# WORK TO COMPLETE:
Rewrite the stretch from the line containing "In this picture, would" through the line containing "7.57 meters" as a Markdown table with the columns "No." and "Line", one numbered line per table row, skipping blank lines.
## START
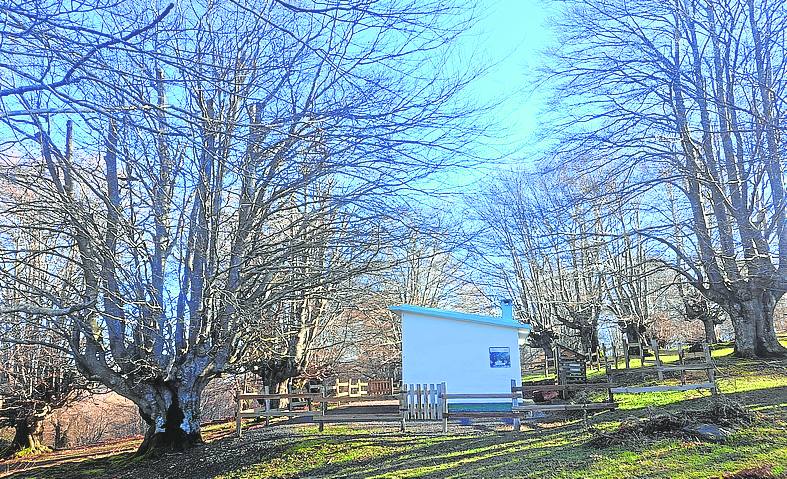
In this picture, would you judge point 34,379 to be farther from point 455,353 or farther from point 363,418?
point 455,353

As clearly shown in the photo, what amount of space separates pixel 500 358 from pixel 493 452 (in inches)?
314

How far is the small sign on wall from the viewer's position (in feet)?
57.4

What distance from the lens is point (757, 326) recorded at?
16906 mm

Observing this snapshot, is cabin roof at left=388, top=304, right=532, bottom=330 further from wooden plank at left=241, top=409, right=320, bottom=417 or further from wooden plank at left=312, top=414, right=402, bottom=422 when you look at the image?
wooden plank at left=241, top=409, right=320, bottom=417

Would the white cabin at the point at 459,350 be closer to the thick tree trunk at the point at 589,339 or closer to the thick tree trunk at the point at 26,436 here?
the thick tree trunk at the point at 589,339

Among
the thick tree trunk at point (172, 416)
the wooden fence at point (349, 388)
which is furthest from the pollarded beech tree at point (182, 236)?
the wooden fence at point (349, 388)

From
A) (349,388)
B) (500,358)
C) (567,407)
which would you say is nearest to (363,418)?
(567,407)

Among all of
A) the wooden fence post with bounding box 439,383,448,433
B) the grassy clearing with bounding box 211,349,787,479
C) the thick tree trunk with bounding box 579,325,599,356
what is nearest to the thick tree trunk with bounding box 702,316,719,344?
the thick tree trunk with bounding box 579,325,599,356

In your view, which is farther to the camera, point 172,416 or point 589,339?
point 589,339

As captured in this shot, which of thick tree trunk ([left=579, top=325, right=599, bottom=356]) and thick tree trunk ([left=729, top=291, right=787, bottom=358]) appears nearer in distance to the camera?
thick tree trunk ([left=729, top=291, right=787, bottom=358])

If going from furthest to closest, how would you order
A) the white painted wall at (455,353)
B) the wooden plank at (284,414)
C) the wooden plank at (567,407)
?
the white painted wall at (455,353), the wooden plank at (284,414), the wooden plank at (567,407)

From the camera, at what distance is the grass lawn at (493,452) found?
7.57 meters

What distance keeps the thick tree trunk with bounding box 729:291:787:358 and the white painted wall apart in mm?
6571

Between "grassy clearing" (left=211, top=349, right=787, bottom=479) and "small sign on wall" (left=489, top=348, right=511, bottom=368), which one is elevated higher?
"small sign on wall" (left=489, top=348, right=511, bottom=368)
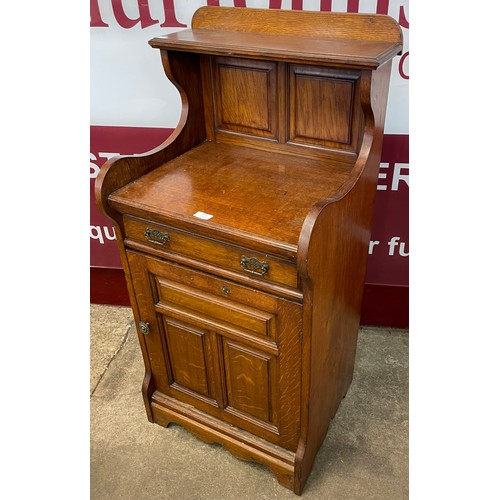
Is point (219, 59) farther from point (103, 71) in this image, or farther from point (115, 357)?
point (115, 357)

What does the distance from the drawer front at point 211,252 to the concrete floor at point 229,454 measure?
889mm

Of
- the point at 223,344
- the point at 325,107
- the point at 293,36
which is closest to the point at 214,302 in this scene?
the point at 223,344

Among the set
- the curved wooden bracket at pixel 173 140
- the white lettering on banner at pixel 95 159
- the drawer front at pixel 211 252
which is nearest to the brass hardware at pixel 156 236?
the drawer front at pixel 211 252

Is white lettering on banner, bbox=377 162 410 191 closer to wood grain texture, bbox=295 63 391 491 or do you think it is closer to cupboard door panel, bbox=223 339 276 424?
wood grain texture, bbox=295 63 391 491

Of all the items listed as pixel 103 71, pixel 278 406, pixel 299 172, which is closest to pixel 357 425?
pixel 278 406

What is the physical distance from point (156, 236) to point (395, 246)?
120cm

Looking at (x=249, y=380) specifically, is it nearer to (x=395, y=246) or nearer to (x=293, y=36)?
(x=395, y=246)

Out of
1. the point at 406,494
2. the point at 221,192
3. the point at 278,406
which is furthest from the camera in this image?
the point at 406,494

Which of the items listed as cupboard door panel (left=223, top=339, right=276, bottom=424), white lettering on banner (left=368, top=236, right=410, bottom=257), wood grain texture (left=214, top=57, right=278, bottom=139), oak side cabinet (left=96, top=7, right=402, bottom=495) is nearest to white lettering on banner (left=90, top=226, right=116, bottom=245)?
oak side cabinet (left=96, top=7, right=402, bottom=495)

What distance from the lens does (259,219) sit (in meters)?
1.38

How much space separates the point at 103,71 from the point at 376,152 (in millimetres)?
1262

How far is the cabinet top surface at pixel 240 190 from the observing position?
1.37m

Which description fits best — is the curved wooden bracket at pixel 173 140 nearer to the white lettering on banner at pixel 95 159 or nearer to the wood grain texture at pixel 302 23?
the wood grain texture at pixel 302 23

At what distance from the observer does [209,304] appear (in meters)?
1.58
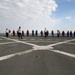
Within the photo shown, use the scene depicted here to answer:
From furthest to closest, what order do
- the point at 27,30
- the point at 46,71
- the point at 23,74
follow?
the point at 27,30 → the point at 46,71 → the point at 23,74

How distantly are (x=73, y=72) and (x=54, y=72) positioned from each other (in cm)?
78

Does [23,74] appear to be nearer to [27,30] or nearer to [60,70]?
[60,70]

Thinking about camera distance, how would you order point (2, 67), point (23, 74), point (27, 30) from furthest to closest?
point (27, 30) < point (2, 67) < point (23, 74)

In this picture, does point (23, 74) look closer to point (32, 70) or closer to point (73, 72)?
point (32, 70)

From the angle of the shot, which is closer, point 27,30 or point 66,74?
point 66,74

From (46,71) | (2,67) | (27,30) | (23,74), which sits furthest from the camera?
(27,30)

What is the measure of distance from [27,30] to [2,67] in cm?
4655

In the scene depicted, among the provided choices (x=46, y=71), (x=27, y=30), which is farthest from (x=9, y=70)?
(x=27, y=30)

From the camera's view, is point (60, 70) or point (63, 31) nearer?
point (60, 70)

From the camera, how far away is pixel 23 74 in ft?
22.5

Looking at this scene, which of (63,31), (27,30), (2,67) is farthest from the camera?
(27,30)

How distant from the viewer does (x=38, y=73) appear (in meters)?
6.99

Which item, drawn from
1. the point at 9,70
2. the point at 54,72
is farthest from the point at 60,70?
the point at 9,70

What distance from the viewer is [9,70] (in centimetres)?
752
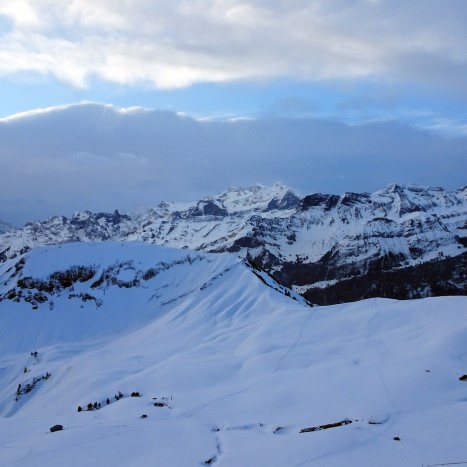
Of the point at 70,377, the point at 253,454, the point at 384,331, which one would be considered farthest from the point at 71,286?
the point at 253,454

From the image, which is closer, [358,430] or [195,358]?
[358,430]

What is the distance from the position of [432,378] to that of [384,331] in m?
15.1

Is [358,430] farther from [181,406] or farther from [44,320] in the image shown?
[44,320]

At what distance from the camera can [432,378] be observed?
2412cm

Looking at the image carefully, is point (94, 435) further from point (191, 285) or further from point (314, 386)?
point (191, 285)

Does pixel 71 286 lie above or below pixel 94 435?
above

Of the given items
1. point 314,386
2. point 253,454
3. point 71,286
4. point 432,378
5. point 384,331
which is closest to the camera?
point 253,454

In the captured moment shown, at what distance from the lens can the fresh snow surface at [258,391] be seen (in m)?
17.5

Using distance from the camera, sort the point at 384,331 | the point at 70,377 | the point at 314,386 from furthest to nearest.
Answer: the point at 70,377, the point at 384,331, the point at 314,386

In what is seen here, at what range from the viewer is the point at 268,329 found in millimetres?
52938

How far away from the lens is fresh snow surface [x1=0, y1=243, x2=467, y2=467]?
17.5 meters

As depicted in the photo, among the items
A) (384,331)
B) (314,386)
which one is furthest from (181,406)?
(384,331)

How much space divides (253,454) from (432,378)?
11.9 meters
## END
## START
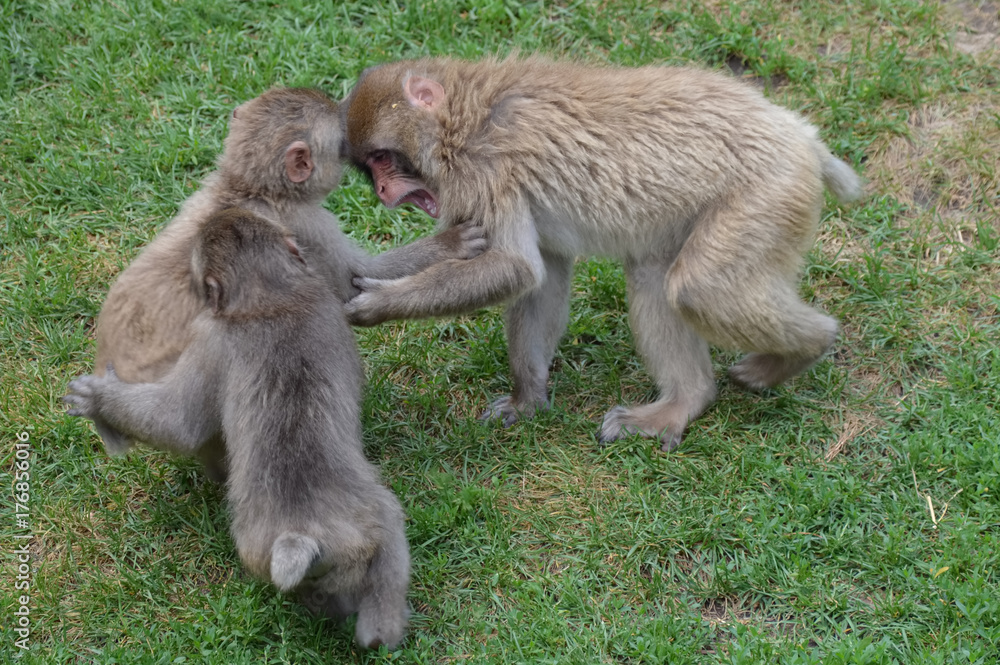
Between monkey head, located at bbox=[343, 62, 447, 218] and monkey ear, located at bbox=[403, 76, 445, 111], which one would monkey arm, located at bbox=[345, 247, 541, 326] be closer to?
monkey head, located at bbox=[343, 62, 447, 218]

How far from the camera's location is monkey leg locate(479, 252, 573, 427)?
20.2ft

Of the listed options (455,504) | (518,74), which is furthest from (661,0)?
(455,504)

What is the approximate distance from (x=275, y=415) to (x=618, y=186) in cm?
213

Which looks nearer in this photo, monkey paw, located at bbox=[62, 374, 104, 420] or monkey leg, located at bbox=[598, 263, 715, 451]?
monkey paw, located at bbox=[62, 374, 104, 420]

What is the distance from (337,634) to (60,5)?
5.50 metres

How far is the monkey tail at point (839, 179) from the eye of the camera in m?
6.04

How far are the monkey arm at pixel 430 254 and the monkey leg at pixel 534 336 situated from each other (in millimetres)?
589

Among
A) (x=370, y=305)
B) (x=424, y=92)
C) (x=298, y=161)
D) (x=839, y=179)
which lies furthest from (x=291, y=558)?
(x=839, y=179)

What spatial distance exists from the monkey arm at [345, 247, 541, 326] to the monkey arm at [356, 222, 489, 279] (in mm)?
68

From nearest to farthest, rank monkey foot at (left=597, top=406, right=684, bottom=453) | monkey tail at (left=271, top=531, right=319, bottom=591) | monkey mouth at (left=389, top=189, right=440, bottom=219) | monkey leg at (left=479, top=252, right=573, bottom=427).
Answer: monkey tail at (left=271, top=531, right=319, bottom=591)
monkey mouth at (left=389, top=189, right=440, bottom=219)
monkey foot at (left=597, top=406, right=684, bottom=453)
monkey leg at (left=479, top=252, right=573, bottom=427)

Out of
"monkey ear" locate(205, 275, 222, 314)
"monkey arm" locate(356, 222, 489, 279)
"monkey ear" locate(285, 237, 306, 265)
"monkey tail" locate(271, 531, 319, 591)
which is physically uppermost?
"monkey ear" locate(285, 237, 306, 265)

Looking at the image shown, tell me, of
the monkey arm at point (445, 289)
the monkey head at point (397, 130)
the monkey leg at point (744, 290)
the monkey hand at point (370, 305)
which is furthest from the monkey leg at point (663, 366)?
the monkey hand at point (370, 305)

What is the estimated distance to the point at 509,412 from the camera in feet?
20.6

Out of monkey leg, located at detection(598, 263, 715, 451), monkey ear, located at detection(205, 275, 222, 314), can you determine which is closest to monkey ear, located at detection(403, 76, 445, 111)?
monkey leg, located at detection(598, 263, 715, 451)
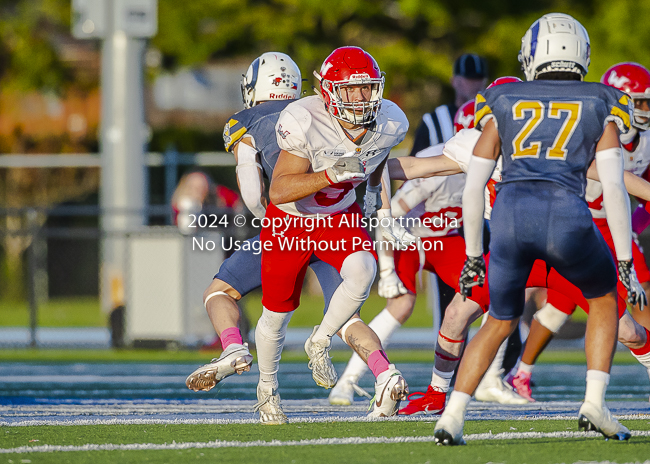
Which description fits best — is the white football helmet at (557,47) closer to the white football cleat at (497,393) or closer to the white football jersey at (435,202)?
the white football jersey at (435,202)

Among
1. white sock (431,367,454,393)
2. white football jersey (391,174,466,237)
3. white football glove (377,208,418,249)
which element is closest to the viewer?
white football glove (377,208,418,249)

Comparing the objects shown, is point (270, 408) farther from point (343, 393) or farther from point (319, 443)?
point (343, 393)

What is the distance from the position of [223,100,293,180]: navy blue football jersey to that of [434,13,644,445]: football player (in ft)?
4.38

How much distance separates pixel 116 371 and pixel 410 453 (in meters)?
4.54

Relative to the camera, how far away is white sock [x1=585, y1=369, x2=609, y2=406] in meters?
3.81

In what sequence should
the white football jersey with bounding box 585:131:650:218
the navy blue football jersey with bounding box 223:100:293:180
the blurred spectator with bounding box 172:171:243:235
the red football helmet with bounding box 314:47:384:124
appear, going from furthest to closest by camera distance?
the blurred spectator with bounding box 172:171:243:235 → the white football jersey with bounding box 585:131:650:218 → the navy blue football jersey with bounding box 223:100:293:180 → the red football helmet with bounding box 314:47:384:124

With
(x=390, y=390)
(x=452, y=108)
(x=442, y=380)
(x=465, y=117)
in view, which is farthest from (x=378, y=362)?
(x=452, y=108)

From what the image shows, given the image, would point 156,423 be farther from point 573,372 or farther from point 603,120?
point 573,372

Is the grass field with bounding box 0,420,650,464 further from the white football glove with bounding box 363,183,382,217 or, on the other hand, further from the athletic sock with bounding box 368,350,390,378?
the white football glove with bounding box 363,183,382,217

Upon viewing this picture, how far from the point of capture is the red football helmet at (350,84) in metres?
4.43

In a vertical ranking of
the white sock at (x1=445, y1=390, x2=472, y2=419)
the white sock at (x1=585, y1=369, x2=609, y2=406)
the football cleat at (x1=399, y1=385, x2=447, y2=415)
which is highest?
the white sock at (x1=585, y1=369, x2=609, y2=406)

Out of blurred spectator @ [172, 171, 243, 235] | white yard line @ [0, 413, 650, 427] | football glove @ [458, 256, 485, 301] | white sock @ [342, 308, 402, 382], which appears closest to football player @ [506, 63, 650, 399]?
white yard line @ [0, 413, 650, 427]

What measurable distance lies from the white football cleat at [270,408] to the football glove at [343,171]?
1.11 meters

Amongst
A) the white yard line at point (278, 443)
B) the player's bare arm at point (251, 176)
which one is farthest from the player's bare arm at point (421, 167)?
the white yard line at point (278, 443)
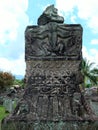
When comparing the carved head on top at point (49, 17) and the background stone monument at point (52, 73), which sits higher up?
## END
## START
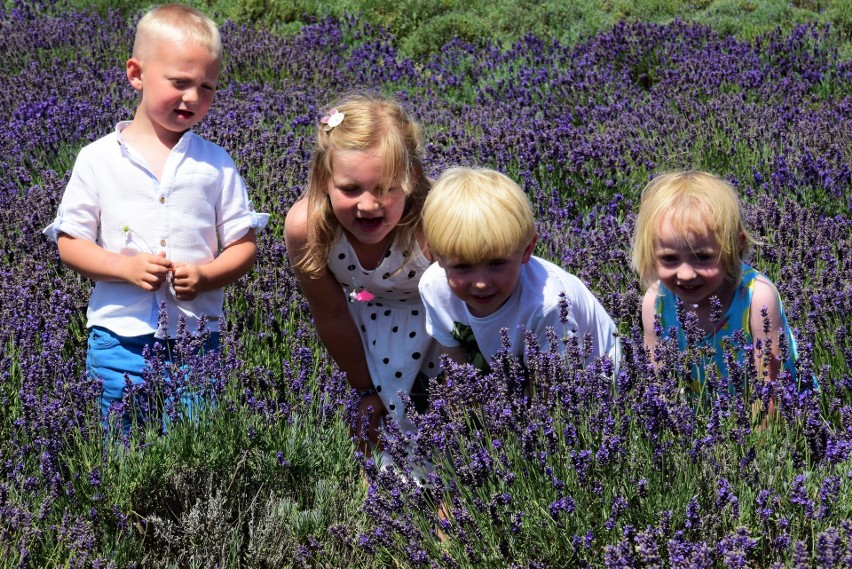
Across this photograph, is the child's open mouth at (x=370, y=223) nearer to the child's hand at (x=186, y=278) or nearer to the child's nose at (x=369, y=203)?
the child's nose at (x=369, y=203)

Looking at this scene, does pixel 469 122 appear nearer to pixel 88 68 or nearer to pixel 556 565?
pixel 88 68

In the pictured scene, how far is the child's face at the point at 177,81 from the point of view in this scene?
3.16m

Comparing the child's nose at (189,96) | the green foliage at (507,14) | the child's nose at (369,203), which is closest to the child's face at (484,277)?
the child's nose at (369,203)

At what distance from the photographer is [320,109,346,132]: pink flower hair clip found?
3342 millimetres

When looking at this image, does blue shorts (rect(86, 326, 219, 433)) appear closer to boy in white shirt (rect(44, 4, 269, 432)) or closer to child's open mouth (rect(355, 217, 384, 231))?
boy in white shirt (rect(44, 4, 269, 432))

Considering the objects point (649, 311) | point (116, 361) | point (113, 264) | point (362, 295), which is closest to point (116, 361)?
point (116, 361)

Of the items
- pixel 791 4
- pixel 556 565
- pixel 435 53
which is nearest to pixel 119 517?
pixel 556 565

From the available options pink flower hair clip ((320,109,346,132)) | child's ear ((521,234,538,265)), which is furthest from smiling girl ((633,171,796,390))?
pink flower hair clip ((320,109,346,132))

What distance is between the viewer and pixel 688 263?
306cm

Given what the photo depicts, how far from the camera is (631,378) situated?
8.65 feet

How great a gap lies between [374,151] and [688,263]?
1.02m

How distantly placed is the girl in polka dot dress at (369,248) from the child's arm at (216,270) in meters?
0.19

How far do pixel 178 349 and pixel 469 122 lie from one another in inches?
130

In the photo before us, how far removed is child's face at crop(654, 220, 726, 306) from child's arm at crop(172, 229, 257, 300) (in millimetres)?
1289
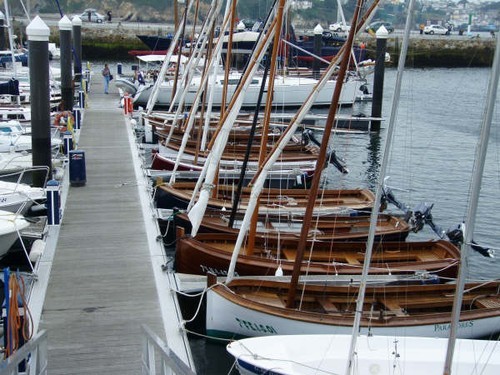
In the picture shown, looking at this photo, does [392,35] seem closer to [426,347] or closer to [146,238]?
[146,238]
## END
# TASK ANSWER:
| No. | Line |
|---|---|
| 1 | In this picture, would you judge point 34,379 to be farther from point 455,353 or farther from point 363,418? |
| 2 | point 455,353 |
| 3 | As clearly shown in the photo, what amount of space separates pixel 500 358 from pixel 493 452 (in inches)? |
| 4 | 314 |
| 5 | How far is the small sign on wall from the viewer's position (in feet)? |
| 6 | 57.4 |
| 7 | What distance from the lens is point (757, 326) recorded at? |
| 8 | 16906 mm |
| 9 | Observing this snapshot, is cabin roof at left=388, top=304, right=532, bottom=330 further from wooden plank at left=241, top=409, right=320, bottom=417 or further from wooden plank at left=312, top=414, right=402, bottom=422 when you look at the image? |
| 10 | wooden plank at left=241, top=409, right=320, bottom=417 |
| 11 | Would the white cabin at the point at 459,350 be closer to the thick tree trunk at the point at 589,339 or closer to the thick tree trunk at the point at 26,436 here? |
| 12 | the thick tree trunk at the point at 589,339 |
| 13 | Among |
| 14 | the thick tree trunk at point (172, 416) |
| 15 | the wooden fence at point (349, 388) |
| 16 | which is furthest from the pollarded beech tree at point (182, 236)? |
| 17 | the wooden fence at point (349, 388) |
| 18 | From |
| 19 | A) (349,388) |
| 20 | B) (500,358) |
| 21 | C) (567,407) |
| 22 | which would you say is nearest to (363,418)? |
| 23 | (567,407) |
| 24 | Among all of |
| 25 | A) the wooden fence post with bounding box 439,383,448,433 |
| 26 | B) the grassy clearing with bounding box 211,349,787,479 |
| 27 | C) the thick tree trunk with bounding box 579,325,599,356 |
| 28 | what is nearest to the thick tree trunk with bounding box 702,316,719,344? |
| 29 | the thick tree trunk with bounding box 579,325,599,356 |
| 30 | In your view, which is farther to the camera, point 172,416 or point 589,339? |
| 31 | point 589,339 |
| 32 | As captured in this shot, which of thick tree trunk ([left=579, top=325, right=599, bottom=356]) and thick tree trunk ([left=729, top=291, right=787, bottom=358]) appears nearer in distance to the camera? |
| 33 | thick tree trunk ([left=729, top=291, right=787, bottom=358]) |
| 34 | If going from furthest to closest, how would you order |
| 35 | A) the white painted wall at (455,353) |
| 36 | B) the wooden plank at (284,414) |
| 37 | C) the wooden plank at (567,407) |
| 38 | ? |
| 39 | the white painted wall at (455,353), the wooden plank at (284,414), the wooden plank at (567,407) |
| 40 | From the camera, at what distance is the grass lawn at (493,452) found? |
| 41 | 7.57 meters |